Why is switching a symlink with 'ln -sfn' good for zero-downtime deploys?
- It copies files faster than cp
- It is atomic — the site flips from old to new in one instant with no half-deployed gap
- It compresses the release
- It restarts the database
Answer: It is atomic — the site flips from old to new in one instant with no half-deployed gap. Each release lands in its own timestamped folder and 'current' points at the live one; the atomic symlink swap means visitors never hit a partial deploy.

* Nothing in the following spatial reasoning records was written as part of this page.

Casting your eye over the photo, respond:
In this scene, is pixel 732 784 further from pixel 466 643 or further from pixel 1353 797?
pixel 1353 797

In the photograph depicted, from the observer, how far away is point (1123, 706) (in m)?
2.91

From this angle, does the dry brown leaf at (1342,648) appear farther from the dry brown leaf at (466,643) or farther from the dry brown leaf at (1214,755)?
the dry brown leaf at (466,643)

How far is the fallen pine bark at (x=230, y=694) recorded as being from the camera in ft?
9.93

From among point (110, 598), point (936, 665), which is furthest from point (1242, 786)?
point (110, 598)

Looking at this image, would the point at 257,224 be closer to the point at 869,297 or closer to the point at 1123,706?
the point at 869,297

With opcache.validate_timestamps=0, what must you do after every deploy?
- Reboot the whole server
- Run composer update
- Clear the browser cache
- Reload PHP-FPM so it loads the new code
Answer: Reload PHP-FPM so it loads the new code. OPcache no longer re-reads files, so 'systemctl reload php8.3-fpm' is what makes a release go live; forget it and the old code keeps serving.
What does a CI/CD pipeline do on each push?
- Automatically writes new features
- Installs dependencies, runs tests, and only deploys if they pass
- Deletes old branches
- Emails the whole company
Answer: Installs dependencies, runs tests, and only deploys if they pass. Tests gate the deploy, so broken code never ships. Docker takes it further by packaging one identical image.
How should a production Docker container run PHP-FPM?
- As root for full permissions
- With display_errors On
- As an unprivileged user (www-data), never as root
- Without OPcache
Answer: As an unprivileged user (www-data), never as root. A multi-stage build produces a slim image that runs as www-data — running as root is a security risk.